Instructions for the task: From the line that includes "From what is" to the last line of the data, quote each line precisely; both boundary lines belong in the answer.

A run of records:
■ ■ ■

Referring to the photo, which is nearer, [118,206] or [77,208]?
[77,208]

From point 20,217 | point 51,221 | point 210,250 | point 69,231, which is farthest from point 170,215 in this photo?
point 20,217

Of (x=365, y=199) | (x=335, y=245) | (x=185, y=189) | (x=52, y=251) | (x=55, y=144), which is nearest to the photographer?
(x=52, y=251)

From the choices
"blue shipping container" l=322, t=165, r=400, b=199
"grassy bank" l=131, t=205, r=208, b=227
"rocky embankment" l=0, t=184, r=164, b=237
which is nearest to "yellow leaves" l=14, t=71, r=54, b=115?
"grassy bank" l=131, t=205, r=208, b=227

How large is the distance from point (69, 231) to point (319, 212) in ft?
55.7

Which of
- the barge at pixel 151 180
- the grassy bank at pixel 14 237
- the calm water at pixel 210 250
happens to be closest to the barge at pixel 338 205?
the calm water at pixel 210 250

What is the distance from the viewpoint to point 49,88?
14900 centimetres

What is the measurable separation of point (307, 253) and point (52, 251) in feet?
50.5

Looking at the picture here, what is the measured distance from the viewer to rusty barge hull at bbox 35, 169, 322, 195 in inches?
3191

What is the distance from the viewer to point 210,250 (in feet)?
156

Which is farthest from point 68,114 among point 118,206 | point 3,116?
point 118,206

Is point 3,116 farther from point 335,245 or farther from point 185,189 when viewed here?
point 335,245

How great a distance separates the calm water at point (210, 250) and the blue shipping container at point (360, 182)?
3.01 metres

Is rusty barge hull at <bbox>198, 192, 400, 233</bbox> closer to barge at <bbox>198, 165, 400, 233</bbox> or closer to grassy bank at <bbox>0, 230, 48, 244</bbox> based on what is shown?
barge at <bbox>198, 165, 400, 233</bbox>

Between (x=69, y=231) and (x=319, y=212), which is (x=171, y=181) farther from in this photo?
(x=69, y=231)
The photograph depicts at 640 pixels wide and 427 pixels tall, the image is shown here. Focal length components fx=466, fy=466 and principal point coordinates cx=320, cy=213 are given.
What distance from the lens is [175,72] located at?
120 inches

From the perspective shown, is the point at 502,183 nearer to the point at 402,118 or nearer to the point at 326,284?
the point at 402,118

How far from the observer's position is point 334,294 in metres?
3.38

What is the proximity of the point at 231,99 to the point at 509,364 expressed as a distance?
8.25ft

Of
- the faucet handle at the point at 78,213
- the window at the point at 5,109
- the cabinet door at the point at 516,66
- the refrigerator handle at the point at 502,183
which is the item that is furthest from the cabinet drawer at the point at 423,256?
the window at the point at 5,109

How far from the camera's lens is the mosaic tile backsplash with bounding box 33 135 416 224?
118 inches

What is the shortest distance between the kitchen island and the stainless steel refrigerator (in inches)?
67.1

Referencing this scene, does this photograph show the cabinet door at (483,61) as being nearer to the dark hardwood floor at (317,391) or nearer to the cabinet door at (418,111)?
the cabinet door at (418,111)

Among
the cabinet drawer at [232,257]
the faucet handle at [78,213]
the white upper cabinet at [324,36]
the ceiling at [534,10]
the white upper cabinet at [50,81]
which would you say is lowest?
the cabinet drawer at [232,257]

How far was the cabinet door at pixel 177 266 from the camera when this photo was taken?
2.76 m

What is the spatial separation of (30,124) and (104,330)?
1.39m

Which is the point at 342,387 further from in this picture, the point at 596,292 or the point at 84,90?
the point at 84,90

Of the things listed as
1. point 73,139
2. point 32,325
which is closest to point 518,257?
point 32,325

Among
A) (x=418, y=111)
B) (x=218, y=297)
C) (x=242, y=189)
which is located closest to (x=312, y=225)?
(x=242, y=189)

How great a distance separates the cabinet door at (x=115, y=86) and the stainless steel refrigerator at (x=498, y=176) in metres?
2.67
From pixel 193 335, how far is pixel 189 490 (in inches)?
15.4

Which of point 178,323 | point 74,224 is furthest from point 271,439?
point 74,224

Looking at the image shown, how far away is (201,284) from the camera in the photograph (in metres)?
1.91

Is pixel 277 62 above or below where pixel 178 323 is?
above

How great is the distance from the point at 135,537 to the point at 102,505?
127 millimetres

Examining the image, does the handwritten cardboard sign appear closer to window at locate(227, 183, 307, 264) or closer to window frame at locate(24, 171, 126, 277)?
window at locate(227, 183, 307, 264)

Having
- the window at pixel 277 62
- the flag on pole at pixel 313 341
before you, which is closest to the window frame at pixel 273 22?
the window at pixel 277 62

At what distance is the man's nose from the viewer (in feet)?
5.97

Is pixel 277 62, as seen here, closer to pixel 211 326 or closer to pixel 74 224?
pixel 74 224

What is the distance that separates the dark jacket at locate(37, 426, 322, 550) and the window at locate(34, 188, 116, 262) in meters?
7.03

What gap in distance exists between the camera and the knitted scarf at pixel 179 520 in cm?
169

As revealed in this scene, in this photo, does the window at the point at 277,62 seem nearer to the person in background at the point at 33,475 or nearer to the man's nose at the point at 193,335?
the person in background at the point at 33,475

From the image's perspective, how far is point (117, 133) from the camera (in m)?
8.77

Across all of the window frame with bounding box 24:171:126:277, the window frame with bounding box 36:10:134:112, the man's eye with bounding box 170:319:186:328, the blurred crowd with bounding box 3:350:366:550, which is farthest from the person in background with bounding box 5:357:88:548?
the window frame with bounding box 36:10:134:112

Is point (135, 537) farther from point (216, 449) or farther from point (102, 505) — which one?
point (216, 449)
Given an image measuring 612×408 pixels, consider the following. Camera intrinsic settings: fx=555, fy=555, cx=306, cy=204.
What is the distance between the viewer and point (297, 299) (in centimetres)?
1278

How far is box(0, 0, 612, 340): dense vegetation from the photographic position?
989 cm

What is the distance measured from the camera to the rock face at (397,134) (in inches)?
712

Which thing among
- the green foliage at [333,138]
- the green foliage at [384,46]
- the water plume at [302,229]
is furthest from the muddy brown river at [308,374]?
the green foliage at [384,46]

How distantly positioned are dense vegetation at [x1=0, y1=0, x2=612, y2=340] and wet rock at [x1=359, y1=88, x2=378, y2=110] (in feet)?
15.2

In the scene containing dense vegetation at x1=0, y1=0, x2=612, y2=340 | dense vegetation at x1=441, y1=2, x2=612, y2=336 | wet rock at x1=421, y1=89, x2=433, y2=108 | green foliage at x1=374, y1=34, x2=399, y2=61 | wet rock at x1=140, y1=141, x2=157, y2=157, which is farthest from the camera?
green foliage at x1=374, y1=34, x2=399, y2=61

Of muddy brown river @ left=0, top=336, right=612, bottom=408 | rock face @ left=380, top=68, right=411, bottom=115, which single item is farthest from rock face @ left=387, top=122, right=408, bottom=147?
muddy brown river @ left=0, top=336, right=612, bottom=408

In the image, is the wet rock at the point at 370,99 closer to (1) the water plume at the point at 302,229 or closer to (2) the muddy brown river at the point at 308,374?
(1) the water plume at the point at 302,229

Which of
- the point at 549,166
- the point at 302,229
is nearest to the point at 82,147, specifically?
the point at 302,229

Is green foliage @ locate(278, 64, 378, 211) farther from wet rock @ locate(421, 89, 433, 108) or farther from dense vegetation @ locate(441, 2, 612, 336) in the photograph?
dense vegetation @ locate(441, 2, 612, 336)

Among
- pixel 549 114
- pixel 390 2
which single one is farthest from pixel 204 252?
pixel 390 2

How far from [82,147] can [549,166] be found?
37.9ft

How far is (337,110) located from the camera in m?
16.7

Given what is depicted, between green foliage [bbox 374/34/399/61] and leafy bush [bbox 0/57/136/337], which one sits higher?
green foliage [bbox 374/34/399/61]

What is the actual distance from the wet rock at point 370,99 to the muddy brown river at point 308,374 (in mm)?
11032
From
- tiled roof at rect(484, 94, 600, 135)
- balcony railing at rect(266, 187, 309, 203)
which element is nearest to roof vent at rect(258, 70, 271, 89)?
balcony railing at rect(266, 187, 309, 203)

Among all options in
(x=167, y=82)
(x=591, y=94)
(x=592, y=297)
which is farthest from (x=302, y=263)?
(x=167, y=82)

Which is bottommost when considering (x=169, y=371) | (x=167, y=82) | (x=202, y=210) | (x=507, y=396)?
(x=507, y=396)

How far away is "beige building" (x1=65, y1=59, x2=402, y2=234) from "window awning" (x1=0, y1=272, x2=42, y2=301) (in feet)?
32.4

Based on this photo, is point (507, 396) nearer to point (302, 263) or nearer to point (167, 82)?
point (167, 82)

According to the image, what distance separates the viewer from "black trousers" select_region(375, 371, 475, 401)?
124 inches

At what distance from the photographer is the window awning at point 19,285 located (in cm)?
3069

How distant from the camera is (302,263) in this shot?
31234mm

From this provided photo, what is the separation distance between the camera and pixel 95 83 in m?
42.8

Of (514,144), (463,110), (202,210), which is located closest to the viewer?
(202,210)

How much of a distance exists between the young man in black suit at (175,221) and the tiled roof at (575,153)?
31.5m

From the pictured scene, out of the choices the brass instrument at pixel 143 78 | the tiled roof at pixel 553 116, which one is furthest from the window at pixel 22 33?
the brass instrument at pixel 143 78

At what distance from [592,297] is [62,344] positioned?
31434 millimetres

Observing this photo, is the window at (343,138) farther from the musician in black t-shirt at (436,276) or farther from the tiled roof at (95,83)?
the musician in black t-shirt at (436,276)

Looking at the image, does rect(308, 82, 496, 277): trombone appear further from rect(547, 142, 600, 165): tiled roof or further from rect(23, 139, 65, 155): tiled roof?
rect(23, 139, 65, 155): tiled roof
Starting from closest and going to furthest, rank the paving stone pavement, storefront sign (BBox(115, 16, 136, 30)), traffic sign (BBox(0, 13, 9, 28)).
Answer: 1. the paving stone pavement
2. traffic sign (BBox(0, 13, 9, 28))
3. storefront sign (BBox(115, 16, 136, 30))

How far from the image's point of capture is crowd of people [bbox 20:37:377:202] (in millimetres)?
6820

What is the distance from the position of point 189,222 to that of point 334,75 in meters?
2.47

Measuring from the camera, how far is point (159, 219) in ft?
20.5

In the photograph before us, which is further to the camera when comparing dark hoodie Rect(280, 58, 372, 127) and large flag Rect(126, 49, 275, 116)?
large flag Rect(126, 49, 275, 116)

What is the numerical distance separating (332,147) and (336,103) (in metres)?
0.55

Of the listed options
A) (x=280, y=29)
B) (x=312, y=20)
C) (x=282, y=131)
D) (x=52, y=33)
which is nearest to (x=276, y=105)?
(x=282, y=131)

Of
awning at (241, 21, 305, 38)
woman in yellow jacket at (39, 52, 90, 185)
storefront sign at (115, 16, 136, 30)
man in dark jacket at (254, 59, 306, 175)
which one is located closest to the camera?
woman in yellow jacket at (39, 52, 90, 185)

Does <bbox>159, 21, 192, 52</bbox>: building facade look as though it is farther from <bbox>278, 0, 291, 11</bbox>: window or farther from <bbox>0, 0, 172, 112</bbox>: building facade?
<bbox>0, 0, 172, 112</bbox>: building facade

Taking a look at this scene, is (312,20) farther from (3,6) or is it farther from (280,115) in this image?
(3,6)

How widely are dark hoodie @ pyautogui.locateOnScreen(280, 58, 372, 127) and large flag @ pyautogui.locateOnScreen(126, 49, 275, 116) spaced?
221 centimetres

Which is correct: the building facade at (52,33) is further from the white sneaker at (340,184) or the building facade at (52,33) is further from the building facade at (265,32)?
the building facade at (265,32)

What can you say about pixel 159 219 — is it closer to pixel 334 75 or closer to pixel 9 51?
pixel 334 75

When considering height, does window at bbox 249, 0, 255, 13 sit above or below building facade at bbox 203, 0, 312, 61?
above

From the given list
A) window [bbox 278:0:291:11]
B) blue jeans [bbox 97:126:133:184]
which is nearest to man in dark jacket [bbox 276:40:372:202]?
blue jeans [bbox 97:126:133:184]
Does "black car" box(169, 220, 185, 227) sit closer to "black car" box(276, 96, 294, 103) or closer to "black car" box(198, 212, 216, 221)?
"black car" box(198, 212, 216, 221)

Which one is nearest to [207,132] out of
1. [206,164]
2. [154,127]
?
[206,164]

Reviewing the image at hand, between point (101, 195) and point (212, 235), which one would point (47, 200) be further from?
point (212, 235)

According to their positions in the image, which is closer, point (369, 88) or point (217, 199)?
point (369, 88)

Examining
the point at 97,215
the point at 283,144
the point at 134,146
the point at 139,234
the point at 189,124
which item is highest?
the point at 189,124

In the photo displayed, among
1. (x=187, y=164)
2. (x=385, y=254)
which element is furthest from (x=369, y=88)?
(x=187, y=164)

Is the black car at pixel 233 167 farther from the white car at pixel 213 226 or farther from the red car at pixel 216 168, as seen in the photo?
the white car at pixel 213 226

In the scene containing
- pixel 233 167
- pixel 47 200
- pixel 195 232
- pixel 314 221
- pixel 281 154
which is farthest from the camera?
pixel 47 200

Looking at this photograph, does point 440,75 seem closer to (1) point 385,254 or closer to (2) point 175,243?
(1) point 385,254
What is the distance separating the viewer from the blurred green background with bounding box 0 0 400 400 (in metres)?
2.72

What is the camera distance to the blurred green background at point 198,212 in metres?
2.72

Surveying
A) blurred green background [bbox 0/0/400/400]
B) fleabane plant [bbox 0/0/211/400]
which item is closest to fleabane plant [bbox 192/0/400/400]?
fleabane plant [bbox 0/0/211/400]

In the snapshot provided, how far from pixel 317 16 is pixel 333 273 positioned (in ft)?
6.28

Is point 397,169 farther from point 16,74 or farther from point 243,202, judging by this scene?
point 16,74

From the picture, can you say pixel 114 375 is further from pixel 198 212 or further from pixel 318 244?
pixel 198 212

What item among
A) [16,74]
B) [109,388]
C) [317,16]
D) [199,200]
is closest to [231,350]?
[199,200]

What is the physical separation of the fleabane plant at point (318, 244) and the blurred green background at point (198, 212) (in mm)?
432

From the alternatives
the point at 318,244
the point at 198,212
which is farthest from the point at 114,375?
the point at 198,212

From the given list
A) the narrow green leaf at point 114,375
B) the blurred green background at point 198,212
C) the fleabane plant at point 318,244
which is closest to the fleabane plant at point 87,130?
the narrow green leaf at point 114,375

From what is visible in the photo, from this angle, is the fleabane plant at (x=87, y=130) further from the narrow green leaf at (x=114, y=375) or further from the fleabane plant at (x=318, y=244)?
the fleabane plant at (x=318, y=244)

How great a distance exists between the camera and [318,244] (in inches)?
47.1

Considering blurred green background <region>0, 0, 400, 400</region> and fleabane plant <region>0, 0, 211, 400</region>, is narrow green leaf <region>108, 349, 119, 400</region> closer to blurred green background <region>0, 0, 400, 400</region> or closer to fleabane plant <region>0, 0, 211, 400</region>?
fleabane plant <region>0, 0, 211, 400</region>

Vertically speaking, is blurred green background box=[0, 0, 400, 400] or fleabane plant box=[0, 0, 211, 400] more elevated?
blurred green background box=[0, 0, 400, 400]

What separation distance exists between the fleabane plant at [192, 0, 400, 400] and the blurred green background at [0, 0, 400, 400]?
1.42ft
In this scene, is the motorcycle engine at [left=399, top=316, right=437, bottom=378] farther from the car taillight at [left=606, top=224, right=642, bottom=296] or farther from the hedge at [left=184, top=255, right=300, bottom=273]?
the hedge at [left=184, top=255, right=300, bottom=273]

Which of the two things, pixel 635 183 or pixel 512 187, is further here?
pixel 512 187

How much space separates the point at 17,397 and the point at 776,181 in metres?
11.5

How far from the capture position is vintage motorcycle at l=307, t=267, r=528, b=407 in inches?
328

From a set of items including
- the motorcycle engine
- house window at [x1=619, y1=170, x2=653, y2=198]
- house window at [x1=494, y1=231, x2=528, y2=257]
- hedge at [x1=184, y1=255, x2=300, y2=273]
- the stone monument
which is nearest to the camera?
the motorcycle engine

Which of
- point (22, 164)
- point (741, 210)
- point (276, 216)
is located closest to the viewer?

■ ■ ■

Worked solution:
From what is visible in the photo, from this angle, is the fleabane plant at (x=87, y=130) further from the narrow green leaf at (x=114, y=375) or further from the fleabane plant at (x=318, y=244)?
the fleabane plant at (x=318, y=244)

How great a distance exists between the camera and [318,244] (in inches)?
47.1

Considering blurred green background <region>0, 0, 400, 400</region> and fleabane plant <region>0, 0, 211, 400</region>, is narrow green leaf <region>108, 349, 119, 400</region> closer to blurred green background <region>0, 0, 400, 400</region> or closer to fleabane plant <region>0, 0, 211, 400</region>?
fleabane plant <region>0, 0, 211, 400</region>

Vertically speaking, is blurred green background box=[0, 0, 400, 400] or fleabane plant box=[0, 0, 211, 400] more elevated?
blurred green background box=[0, 0, 400, 400]

What separation distance exists between the fleabane plant at [192, 0, 400, 400] and the blurred green background at [0, 0, 400, 400]?
1.42ft
In this scene, is the motorcycle engine at [left=399, top=316, right=437, bottom=378] farther from the car taillight at [left=606, top=224, right=642, bottom=296] or farther from the hedge at [left=184, top=255, right=300, bottom=273]?
the hedge at [left=184, top=255, right=300, bottom=273]

Which of the two things, pixel 635 183 or pixel 512 187, is further here?
pixel 512 187

How much space separates the point at 17,397 and the point at 776,181 in metres?
11.5

How far from the capture position is vintage motorcycle at l=307, t=267, r=528, b=407 in inches?
328

From a set of items including
- the motorcycle engine
- house window at [x1=619, y1=170, x2=653, y2=198]
- house window at [x1=494, y1=231, x2=528, y2=257]
- hedge at [x1=184, y1=255, x2=300, y2=273]
- the stone monument
which is nearest to the camera?
the motorcycle engine

Which of
- point (22, 164)
- point (741, 210)
- point (276, 216)
is located closest to the viewer?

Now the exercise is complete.